(Exercise details):
Each entry should be quoted word for word, including every mark of punctuation.

————————

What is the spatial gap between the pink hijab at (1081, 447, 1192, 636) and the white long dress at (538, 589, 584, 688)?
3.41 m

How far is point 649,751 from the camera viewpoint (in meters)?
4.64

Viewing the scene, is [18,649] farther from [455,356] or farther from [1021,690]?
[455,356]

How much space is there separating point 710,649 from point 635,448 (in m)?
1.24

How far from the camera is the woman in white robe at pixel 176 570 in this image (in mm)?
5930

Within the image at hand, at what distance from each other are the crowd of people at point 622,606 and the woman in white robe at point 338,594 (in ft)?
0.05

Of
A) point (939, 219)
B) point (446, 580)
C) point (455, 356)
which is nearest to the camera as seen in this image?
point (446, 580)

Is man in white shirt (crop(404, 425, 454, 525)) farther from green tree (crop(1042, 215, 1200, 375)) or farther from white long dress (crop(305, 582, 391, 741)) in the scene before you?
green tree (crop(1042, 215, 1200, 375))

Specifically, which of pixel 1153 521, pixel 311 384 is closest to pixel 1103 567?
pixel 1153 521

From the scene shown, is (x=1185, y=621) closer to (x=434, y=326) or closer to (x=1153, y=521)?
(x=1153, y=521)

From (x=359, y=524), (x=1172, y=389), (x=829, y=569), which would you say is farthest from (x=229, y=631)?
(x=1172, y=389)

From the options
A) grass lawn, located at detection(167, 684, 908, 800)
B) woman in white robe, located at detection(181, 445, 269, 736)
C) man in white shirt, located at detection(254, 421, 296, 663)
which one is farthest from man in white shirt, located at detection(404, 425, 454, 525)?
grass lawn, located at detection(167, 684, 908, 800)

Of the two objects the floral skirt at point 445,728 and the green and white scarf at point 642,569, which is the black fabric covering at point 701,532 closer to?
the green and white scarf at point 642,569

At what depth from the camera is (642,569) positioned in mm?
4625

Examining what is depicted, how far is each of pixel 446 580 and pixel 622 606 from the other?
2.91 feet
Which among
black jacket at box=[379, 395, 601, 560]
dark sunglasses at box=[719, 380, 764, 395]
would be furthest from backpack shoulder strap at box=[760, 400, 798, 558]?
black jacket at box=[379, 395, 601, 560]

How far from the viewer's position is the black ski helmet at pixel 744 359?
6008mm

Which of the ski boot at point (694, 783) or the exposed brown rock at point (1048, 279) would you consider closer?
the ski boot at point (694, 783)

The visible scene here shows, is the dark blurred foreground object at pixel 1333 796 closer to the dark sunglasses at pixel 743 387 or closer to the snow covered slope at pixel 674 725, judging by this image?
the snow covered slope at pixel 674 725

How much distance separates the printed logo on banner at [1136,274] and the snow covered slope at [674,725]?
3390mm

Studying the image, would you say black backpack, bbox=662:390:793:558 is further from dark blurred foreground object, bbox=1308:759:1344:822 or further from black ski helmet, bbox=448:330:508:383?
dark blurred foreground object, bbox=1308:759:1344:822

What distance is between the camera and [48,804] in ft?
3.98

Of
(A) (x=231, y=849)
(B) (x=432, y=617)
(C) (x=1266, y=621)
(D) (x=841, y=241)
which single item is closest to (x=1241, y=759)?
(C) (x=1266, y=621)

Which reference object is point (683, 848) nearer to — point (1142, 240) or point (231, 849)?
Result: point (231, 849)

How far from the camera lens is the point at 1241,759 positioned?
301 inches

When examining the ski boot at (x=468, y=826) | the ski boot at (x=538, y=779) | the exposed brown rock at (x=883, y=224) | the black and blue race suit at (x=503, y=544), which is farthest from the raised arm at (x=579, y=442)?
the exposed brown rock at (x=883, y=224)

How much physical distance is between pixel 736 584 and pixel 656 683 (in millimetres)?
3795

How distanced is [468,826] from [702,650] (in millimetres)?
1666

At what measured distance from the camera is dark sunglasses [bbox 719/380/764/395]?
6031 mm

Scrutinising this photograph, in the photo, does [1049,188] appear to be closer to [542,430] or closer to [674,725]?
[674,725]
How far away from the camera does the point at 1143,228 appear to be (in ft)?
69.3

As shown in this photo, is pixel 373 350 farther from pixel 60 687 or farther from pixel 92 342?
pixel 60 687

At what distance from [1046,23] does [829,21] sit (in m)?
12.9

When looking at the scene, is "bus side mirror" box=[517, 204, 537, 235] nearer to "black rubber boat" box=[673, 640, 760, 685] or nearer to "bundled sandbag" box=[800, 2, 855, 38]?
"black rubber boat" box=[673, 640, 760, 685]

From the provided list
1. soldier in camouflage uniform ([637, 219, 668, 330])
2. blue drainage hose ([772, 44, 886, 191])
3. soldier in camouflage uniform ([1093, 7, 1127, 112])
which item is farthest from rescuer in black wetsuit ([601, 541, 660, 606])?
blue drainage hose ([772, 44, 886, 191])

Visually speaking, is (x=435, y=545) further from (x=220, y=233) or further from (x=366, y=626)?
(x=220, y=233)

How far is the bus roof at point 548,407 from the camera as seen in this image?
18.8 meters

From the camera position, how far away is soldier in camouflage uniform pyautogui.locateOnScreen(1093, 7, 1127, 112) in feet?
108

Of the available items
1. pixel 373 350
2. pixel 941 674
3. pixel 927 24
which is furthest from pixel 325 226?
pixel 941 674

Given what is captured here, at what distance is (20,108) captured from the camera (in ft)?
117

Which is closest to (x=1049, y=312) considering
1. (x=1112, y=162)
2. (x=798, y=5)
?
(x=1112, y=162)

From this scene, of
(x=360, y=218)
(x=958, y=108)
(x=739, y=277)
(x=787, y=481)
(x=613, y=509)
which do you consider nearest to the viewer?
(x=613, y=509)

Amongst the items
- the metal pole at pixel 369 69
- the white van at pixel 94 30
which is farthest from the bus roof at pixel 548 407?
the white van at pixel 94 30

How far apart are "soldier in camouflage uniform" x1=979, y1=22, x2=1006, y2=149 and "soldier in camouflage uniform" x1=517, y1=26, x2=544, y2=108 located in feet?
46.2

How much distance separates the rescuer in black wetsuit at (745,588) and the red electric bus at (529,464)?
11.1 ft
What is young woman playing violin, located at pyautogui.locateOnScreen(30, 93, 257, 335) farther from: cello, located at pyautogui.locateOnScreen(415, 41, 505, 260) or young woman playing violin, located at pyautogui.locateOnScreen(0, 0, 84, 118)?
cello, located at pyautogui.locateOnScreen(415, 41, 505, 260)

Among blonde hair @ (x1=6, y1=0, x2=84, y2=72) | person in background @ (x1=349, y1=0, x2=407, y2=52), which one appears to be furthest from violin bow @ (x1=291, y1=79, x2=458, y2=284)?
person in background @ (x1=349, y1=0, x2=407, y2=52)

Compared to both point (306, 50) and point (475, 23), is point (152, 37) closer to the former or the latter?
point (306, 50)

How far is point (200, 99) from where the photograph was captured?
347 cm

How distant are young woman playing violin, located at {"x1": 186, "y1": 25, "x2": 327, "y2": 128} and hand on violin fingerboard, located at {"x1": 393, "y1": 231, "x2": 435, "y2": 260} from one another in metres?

————————

(The reply):
What is the spatial gap between the pink hijab at (1081, 447, 1192, 636) and the white long dress at (538, 589, 584, 688)?
3.41 m

How far is point 649,751 from the camera viewpoint (in meters)?
4.64

Viewing the scene, is [18,649] farther from [455,356] or farther from [1021,690]?
[455,356]

How much space is there separating point 710,649 from point 635,448 (in m)?
1.24

How far from the camera is the woman in white robe at pixel 176 570 in this image (in mm)?
5930

Within the image at hand, at what distance from each other are the crowd of people at point 622,606 and the woman in white robe at point 338,594 (in ft)?
0.05

Of
A) point (939, 219)
B) point (446, 580)
C) point (455, 356)
which is nearest to the camera as seen in this image?
point (446, 580)

Is man in white shirt (crop(404, 425, 454, 525)) farther from green tree (crop(1042, 215, 1200, 375)) or farther from white long dress (crop(305, 582, 391, 741)) in the scene before you?
green tree (crop(1042, 215, 1200, 375))

Specifically, which of pixel 1153 521, pixel 311 384 is closest to pixel 1103 567?
pixel 1153 521

From the scene shown, is (x=1185, y=621) closer to (x=434, y=326) or closer to (x=1153, y=521)?
(x=1153, y=521)

From (x=359, y=524), (x=1172, y=389), (x=829, y=569), which would you say is farthest from (x=229, y=631)?
(x=1172, y=389)

From the options
A) grass lawn, located at detection(167, 684, 908, 800)
B) woman in white robe, located at detection(181, 445, 269, 736)
C) man in white shirt, located at detection(254, 421, 296, 663)
which one is farthest from man in white shirt, located at detection(404, 425, 454, 525)?
grass lawn, located at detection(167, 684, 908, 800)

Of the two objects the floral skirt at point 445,728 and the green and white scarf at point 642,569, which is the black fabric covering at point 701,532 closer to?
the green and white scarf at point 642,569

At what depth from the camera is (642,569) positioned in mm?
4625

Examining what is depicted, how far is each of pixel 446 580 and pixel 622 606 from the other?
2.91 feet
Which among
black jacket at box=[379, 395, 601, 560]
dark sunglasses at box=[719, 380, 764, 395]
would be furthest from backpack shoulder strap at box=[760, 400, 798, 558]?
black jacket at box=[379, 395, 601, 560]

How far from the viewer's position is the black ski helmet at pixel 744 359?
6008mm

Which of the ski boot at point (694, 783) or the exposed brown rock at point (1048, 279) would you consider closer?
the ski boot at point (694, 783)

The visible scene here shows, is the dark blurred foreground object at pixel 1333 796 closer to the dark sunglasses at pixel 743 387 or closer to the snow covered slope at pixel 674 725, judging by this image?
the snow covered slope at pixel 674 725

How much distance separates the printed logo on banner at [1136,274] and the snow covered slope at [674,725]?
3390mm

Studying the image, would you say black backpack, bbox=662:390:793:558 is further from dark blurred foreground object, bbox=1308:759:1344:822 or further from black ski helmet, bbox=448:330:508:383?
dark blurred foreground object, bbox=1308:759:1344:822

What distance is between the camera and [48,804] in ft?
3.98

Of
(A) (x=231, y=849)
(B) (x=432, y=617)
(C) (x=1266, y=621)
(D) (x=841, y=241)
which single item is closest to (x=1241, y=759)?
(C) (x=1266, y=621)

Which reference object is point (683, 848) nearer to — point (1142, 240) or point (231, 849)?
Result: point (231, 849)

How far from the camera lens is the point at 1241,759 positioned?
301 inches

When examining the ski boot at (x=468, y=826) | the ski boot at (x=538, y=779) | the exposed brown rock at (x=883, y=224) | the black and blue race suit at (x=503, y=544), which is farthest from the raised arm at (x=579, y=442)?
the exposed brown rock at (x=883, y=224)

How much physical distance is between pixel 736 584 and pixel 656 683 (in millimetres)?
3795

How distanced is [468,826] from [702,650] (in millimetres)?
1666

At what measured distance from the camera is dark sunglasses [bbox 719/380/764/395]?
6031 mm

Scrutinising this photograph, in the photo, does [1049,188] appear to be closer to [542,430] or closer to [674,725]?
[674,725]
How far away from the camera does the point at 1143,228 appear to be (in ft)?
69.3

As shown in this photo, is pixel 373 350 farther from pixel 60 687 or farther from pixel 92 342?
pixel 60 687

At what distance from [1046,23] does [829,21] sit (in m)?
12.9

When looking at the scene, is "bus side mirror" box=[517, 204, 537, 235] nearer to "black rubber boat" box=[673, 640, 760, 685] or nearer to "bundled sandbag" box=[800, 2, 855, 38]?
"black rubber boat" box=[673, 640, 760, 685]

From the provided list
1. soldier in camouflage uniform ([637, 219, 668, 330])
2. blue drainage hose ([772, 44, 886, 191])
3. soldier in camouflage uniform ([1093, 7, 1127, 112])
which item is farthest from rescuer in black wetsuit ([601, 541, 660, 606])?
blue drainage hose ([772, 44, 886, 191])

Visually speaking, is (x=435, y=545) further from (x=220, y=233) or further from (x=366, y=626)?
(x=220, y=233)

How far is the bus roof at point 548,407 from the camera as seen in this image?
18.8 meters

From the camera position, how far away is soldier in camouflage uniform pyautogui.locateOnScreen(1093, 7, 1127, 112) in feet?
108

Of the available items
1. pixel 373 350
2. pixel 941 674
3. pixel 927 24
which is furthest from pixel 325 226?
pixel 941 674

Given what is captured here, at what distance is (20,108) captured from the camera (in ft)?
117

Which is closest to (x=1049, y=312) considering
1. (x=1112, y=162)
2. (x=798, y=5)
?
(x=1112, y=162)

From this scene, of
(x=360, y=218)
(x=958, y=108)
(x=739, y=277)
(x=787, y=481)
(x=613, y=509)
which do you consider nearest to the viewer?
(x=613, y=509)

Amongst the items
- the metal pole at pixel 369 69
- the white van at pixel 94 30
which is farthest from the bus roof at pixel 548 407?
the white van at pixel 94 30

How far apart are "soldier in camouflage uniform" x1=979, y1=22, x2=1006, y2=149 and "soldier in camouflage uniform" x1=517, y1=26, x2=544, y2=108 located in feet?
46.2

How much distance separates the rescuer in black wetsuit at (745,588) and the red electric bus at (529,464)?
11.1 ft
What is young woman playing violin, located at pyautogui.locateOnScreen(30, 93, 257, 335) farther from: cello, located at pyautogui.locateOnScreen(415, 41, 505, 260) or young woman playing violin, located at pyautogui.locateOnScreen(0, 0, 84, 118)?
cello, located at pyautogui.locateOnScreen(415, 41, 505, 260)

Among blonde hair @ (x1=6, y1=0, x2=84, y2=72) | person in background @ (x1=349, y1=0, x2=407, y2=52), which one appears to be furthest from violin bow @ (x1=291, y1=79, x2=458, y2=284)?
person in background @ (x1=349, y1=0, x2=407, y2=52)

Compared to both point (306, 50) and point (475, 23), is point (152, 37) closer to the former or the latter?
point (306, 50)

How far is point (200, 99) from where the photograph was captured?
347 cm

How distant are young woman playing violin, located at {"x1": 186, "y1": 25, "x2": 327, "y2": 128} and hand on violin fingerboard, located at {"x1": 393, "y1": 231, "x2": 435, "y2": 260} from one another in metres?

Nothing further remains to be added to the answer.